WORK INSTRUCTION — Identify each line below containing the string "Zealand" and copy it.

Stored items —
====

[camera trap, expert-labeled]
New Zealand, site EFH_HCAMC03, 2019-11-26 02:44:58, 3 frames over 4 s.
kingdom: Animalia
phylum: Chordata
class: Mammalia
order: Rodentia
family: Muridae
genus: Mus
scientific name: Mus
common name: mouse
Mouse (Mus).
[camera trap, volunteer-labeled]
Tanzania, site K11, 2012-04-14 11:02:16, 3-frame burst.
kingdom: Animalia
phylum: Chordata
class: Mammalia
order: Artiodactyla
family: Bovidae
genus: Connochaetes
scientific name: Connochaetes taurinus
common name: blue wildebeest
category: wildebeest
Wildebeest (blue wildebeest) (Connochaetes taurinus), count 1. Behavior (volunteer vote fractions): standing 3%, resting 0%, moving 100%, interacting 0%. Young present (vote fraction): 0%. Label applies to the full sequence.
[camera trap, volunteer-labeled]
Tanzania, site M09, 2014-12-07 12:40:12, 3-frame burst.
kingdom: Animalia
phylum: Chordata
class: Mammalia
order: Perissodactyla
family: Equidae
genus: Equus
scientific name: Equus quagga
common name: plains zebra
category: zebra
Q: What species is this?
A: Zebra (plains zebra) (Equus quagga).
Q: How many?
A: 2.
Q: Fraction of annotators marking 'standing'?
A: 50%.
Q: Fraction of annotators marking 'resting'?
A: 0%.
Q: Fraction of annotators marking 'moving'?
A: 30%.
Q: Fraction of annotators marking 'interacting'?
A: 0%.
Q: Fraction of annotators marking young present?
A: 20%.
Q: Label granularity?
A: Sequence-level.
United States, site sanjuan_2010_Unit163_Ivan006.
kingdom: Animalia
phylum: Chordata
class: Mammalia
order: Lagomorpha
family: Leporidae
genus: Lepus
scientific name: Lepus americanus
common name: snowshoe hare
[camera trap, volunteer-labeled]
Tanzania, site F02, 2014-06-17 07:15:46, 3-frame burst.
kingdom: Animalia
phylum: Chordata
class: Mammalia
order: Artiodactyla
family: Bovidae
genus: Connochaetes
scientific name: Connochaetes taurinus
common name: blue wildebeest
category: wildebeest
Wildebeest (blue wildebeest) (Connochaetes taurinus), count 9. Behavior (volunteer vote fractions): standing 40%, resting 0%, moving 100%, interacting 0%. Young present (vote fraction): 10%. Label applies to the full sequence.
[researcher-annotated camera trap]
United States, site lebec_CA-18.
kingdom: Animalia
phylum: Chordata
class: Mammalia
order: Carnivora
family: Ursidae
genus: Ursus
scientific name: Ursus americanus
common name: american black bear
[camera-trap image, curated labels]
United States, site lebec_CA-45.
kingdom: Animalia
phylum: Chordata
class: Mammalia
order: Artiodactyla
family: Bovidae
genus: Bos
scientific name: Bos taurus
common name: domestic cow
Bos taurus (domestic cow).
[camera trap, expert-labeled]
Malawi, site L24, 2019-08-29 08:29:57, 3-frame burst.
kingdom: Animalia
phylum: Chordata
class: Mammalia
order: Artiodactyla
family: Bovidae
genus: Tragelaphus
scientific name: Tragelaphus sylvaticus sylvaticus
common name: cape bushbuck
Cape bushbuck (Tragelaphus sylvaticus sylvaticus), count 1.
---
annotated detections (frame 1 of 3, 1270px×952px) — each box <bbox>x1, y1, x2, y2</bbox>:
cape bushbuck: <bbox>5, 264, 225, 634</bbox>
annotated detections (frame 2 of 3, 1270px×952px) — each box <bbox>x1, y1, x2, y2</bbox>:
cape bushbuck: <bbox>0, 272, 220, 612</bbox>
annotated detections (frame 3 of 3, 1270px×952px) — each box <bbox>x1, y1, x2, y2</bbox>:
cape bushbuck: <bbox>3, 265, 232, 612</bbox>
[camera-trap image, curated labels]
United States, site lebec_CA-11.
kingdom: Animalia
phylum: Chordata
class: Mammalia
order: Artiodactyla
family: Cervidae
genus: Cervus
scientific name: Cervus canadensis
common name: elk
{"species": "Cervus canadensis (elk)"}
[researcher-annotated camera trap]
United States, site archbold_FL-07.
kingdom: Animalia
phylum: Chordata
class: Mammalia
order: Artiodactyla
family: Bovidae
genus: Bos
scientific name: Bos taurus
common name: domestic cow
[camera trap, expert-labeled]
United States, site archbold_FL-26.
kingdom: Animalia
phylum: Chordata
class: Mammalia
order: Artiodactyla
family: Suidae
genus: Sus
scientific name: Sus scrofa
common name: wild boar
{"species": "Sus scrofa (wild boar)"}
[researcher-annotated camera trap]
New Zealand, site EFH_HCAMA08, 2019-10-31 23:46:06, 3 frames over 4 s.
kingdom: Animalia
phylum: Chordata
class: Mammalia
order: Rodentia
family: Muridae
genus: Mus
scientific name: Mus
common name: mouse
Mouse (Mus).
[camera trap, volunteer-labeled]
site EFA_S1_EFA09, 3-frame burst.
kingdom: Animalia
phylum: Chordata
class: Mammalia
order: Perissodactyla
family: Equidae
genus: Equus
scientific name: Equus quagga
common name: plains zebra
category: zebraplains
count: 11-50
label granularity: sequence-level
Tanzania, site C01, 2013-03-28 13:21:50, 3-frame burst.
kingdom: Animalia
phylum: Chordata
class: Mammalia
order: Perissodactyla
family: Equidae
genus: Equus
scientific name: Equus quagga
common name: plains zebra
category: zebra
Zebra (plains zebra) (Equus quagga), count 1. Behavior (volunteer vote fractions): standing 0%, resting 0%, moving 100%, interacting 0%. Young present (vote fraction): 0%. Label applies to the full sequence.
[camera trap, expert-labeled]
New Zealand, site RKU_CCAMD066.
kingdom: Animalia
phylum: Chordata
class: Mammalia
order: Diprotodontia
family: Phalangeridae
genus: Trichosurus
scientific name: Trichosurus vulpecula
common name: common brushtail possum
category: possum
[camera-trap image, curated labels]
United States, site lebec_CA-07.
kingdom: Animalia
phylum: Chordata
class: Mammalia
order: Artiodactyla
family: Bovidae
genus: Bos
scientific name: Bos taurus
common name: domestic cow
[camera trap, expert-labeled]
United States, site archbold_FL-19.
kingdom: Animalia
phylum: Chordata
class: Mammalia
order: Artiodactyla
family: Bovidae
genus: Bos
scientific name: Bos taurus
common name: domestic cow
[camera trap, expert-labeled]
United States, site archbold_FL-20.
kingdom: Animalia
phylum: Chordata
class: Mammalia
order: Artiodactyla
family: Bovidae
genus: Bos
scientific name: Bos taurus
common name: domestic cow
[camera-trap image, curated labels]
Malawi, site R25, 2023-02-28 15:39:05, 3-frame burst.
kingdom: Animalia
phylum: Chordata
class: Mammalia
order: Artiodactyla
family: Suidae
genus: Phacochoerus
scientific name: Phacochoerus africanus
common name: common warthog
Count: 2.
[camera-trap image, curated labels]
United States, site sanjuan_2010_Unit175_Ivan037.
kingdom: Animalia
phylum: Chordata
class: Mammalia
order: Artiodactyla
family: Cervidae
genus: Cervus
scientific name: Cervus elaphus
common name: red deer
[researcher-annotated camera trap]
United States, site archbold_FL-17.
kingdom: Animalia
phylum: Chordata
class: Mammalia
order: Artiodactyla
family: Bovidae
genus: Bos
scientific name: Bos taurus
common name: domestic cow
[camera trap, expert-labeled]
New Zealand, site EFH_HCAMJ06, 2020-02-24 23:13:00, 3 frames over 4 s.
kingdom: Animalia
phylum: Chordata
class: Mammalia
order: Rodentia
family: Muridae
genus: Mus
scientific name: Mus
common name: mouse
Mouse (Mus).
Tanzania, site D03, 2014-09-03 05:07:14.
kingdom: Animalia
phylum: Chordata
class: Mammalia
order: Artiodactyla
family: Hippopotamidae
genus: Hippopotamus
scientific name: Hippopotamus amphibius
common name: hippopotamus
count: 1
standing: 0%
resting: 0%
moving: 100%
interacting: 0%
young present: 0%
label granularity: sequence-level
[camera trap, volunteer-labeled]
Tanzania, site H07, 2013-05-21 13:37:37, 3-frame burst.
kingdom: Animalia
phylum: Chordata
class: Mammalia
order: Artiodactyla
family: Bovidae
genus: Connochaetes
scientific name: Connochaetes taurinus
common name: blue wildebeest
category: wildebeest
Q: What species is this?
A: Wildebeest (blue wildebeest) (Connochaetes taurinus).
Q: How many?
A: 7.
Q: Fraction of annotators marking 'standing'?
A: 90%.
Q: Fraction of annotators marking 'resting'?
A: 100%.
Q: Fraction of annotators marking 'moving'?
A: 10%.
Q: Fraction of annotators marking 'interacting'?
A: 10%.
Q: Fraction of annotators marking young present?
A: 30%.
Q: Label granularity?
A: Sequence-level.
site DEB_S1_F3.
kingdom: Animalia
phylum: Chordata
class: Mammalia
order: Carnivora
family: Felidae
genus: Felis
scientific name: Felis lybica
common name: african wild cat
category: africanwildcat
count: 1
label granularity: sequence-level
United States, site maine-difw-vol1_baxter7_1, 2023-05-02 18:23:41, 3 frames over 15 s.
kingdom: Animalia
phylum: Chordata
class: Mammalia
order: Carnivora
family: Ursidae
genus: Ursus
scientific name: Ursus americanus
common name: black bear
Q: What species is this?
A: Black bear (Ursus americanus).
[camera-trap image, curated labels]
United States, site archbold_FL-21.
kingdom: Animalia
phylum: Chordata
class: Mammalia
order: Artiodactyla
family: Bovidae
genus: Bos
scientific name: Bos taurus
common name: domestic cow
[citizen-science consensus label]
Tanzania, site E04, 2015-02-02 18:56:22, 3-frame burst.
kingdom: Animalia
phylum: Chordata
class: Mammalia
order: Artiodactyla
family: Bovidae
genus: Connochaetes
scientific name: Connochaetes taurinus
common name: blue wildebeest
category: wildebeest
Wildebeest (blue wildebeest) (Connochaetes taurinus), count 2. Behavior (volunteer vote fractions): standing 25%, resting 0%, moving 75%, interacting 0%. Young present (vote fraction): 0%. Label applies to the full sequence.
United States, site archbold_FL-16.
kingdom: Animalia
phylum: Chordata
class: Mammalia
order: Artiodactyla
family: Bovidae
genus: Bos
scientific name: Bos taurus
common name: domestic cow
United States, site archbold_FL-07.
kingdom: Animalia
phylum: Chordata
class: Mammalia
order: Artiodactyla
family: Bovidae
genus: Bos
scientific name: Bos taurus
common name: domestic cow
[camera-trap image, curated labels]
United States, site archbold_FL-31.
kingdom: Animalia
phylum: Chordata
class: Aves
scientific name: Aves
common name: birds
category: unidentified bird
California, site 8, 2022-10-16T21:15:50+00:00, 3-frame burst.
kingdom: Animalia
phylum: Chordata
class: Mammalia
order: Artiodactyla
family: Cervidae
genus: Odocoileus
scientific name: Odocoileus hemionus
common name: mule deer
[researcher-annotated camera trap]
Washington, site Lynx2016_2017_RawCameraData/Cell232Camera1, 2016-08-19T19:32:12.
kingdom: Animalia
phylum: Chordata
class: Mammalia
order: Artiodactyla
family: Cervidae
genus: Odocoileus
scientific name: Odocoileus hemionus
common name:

====

RESPONSE AREA —
New Zealand, site EFH_HCAMC03, 2019-11-26 02:44:58, 3 frames over 4 s.
New Zealand, site EFH_HCAMA08, 2019-10-31 23:46:06, 3 frames over 4 s.
New Zealand, site RKU_CCAMD066.
New Zealand, site EFH_HCAMJ06, 2020-02-24 23:13:00, 3 frames over 4 s.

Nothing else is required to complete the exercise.